I have felt impressed to speak to you about expectations—what you can expect from your teachers at BYU. As I proceed you will recognize that I am also suggesting what your teachers will expect of you. That is typical of BYU. Here teachers and students study together, worship together, and commit themselves to the same standards.

I will describe nine expectations. I hope that each will be inspirational and challenging for students and teachers. You will know that these expectations are not casual or incidental. Some are central to the mission of the university—any university. Others are unique to this University and its sister institutions in our Church’s Educational System. It is no exaggeration to say that these mutual expectations explain why we, teachers and students, have chosen to pursue our work at BYU.

Scholastic and Spiritual Preparation

1. First, you can expect your BYU teachers to be prepared, scholastically and spiritually. The doctor’s degrees held by more than 70 percent of the full-time teaching faculty represent many years of arduous and expensive preparation in the various academic disciplines. Our faculty have been through the shoals and have fought the current where you expect them to pilot you. Many have left very promising positions elsewhere to spend their lives here in your service. For your own sake and out of respect for what they represent, honor them with your careful attention and your best efforts.

▶ _Check your understanding_
a - Decide whether each statement agrees with the passage about expectations of BYU teachers. Answer yes or no for each, quoting the words of the passage that settle it. (i) The speaker plans to describe nine expectations. (ii) More than 80 percent of the full-time teaching faculty hold doctor's degrees. (iii) Every one of the expectations is unique to BYU and its sister institutions.
b - From the passage about expectations of BYU teachers, return the part that opens with the words containing "I have felt" and closes with "work at BYU.". Copy it without changes.

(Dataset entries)
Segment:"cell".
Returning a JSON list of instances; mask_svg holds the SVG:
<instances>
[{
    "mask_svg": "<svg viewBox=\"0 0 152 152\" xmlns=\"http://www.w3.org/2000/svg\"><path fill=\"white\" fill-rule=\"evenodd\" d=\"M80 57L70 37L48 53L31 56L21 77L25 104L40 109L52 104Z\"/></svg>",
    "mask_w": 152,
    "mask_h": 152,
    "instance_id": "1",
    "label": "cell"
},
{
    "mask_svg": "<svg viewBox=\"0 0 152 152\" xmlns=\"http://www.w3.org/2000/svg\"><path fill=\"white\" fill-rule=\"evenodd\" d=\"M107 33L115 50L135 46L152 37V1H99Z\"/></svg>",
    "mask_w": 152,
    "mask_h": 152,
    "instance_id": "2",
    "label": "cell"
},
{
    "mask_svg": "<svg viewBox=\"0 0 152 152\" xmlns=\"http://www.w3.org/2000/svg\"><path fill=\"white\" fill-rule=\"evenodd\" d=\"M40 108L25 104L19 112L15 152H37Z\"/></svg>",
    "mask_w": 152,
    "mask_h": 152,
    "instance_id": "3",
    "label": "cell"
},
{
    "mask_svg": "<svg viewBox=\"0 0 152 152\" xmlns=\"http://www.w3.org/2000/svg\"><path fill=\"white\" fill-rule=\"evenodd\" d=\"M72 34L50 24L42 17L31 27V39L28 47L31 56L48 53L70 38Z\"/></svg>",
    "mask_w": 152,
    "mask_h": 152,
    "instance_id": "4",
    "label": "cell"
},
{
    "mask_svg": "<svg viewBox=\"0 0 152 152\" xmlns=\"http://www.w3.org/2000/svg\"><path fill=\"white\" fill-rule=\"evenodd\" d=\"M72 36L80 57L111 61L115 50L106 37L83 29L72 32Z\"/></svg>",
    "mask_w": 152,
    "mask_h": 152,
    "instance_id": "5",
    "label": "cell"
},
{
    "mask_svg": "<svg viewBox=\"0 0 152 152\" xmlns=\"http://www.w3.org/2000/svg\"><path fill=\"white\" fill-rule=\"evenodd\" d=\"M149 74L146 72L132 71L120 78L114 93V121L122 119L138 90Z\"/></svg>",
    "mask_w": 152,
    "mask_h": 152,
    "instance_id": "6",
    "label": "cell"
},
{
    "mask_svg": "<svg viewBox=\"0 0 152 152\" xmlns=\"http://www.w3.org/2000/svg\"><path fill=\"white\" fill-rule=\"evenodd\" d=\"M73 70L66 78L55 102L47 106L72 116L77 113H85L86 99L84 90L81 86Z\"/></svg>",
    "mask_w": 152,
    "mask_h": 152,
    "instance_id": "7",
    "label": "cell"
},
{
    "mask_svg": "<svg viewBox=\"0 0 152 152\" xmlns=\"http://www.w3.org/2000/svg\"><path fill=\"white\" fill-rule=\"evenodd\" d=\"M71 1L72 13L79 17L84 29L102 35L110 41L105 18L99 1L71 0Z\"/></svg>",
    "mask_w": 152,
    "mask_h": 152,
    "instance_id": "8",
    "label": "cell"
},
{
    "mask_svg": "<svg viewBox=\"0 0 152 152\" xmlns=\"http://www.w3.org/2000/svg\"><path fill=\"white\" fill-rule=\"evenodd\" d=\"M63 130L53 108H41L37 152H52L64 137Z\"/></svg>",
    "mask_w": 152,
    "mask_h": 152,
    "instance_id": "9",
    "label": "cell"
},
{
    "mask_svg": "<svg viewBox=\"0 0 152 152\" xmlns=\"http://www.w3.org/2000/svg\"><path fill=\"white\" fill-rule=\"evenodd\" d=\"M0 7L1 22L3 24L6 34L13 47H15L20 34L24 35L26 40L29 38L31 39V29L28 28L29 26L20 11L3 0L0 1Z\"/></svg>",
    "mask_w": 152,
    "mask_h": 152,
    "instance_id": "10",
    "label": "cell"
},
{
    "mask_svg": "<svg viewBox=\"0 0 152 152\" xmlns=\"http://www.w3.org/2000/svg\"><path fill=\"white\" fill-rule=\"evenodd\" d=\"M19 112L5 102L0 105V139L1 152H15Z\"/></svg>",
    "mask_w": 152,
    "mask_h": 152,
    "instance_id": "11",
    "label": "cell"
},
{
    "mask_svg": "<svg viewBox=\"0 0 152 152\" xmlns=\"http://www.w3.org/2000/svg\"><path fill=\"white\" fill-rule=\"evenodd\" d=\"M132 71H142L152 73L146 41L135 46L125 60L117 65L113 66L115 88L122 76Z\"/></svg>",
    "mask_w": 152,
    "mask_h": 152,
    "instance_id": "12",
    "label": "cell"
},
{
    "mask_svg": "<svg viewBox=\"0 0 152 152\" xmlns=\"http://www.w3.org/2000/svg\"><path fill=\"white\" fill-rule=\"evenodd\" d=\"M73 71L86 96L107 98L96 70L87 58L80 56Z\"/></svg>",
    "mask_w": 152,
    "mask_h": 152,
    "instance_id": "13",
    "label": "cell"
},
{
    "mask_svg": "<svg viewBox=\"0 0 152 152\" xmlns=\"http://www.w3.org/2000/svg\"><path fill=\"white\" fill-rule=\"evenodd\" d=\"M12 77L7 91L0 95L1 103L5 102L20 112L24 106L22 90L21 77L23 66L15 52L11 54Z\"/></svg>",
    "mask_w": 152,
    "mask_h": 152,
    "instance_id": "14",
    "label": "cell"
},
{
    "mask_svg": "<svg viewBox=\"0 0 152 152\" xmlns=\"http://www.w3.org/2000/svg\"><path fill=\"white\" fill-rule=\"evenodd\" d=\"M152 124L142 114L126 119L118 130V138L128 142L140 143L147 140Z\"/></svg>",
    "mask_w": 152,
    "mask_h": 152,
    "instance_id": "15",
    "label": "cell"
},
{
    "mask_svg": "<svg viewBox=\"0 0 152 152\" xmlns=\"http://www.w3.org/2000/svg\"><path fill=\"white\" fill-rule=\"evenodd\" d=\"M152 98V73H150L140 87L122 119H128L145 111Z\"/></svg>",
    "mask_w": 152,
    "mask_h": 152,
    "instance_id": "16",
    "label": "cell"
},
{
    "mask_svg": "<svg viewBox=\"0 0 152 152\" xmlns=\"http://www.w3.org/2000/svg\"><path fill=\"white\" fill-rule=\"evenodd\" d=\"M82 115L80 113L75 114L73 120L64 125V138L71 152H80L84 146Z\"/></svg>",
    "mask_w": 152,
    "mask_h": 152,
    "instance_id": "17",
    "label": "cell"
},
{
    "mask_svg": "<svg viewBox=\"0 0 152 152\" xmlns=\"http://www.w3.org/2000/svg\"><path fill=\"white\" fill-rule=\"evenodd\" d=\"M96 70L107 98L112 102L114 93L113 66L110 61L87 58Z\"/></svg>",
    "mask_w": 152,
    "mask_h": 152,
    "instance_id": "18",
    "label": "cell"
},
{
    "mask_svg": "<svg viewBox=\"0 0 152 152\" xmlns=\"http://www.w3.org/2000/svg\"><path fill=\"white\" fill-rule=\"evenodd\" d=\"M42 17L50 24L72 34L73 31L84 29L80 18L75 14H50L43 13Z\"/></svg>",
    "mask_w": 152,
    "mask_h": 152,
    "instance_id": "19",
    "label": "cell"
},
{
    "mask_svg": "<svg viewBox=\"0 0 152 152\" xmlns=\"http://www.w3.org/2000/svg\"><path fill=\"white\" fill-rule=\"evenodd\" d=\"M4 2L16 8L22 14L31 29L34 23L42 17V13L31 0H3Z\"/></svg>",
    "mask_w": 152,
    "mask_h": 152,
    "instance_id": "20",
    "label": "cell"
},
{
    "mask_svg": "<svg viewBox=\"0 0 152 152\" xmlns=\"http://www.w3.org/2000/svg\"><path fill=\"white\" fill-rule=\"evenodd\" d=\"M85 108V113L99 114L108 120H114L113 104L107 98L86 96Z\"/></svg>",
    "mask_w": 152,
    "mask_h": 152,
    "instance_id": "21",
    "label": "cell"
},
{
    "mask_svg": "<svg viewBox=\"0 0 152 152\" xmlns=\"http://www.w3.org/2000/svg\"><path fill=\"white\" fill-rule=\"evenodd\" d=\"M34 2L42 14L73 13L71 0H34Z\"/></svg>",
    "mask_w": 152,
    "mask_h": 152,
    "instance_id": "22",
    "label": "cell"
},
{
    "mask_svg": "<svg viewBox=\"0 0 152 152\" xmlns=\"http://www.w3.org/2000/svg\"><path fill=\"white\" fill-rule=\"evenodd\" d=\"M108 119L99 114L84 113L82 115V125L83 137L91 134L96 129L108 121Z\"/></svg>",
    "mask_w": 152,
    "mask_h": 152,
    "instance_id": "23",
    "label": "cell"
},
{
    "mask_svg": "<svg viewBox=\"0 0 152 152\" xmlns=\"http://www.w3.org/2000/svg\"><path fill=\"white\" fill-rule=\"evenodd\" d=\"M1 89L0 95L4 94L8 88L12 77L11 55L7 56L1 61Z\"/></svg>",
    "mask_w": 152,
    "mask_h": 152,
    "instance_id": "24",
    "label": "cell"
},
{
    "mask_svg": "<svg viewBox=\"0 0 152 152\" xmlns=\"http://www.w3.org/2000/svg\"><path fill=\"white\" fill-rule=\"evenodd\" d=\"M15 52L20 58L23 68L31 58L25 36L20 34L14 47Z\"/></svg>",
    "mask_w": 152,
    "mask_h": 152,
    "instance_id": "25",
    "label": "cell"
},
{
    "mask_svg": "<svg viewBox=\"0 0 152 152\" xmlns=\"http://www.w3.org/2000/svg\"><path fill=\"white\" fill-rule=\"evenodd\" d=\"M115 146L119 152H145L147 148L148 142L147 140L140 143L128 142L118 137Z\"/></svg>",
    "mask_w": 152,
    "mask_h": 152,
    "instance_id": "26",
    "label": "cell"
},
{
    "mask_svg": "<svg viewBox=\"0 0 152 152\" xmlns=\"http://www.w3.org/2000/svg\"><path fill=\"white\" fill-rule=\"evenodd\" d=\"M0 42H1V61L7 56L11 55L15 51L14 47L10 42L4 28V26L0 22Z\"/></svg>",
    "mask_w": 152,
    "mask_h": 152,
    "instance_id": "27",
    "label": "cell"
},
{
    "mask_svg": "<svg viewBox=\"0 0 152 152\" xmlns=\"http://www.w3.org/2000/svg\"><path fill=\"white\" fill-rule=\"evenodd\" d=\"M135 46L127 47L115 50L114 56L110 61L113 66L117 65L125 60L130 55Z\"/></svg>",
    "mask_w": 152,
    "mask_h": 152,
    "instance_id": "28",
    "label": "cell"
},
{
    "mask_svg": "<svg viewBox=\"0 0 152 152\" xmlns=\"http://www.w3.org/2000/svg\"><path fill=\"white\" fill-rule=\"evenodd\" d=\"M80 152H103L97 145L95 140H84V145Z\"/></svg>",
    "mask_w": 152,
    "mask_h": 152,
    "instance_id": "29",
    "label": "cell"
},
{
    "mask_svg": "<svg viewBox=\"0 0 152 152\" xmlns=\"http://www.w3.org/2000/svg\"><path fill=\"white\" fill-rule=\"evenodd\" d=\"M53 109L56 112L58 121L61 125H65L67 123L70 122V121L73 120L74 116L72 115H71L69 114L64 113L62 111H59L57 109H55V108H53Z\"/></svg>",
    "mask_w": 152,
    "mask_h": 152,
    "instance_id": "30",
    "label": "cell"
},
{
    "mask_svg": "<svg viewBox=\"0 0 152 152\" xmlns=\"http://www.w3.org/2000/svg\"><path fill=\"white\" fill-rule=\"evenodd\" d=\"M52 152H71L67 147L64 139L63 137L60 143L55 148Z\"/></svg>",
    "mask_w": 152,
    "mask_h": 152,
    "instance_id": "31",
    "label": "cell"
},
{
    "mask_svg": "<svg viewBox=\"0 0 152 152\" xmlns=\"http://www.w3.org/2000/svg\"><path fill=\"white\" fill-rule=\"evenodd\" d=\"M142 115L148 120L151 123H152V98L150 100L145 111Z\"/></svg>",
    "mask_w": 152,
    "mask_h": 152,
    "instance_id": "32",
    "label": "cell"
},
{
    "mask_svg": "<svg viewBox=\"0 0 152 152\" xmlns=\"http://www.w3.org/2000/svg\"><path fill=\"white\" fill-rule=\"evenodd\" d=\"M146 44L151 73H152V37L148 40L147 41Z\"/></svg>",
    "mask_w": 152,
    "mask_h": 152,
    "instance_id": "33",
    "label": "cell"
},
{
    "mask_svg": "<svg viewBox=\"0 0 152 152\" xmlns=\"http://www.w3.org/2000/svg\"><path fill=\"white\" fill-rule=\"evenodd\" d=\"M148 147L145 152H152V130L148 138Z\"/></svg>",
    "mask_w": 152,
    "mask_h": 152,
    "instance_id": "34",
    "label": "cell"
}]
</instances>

▶ _Your responses_
a -
(i) Yes: "I will describe nine expectations."
(ii) No: "The doctor’s degrees held by more than 70 percent of the full-time teaching faculty"
(iii) No: "Some are central to the mission of the university—any university."

b -
I have felt impressed to speak to you about expectations—what you can expect from your teachers at BYU. As I proceed you will recognize that I am also suggesting what your teachers will expect of you. That is typical of BYU. Here teachers and students study together, worship together, and commit themselves to the same standards.

I will describe nine expectations. I hope that each will be inspirational and challenging for students and teachers. You will know that these expectations are not casual or incidental. Some are central to the mission of the university—any university. Others are unique to this University and its sister institutions in our Church’s Educational System. It is no exaggeration to say that these mutual expectations explain why we, teachers and students, have chosen to pursue our work at BYU.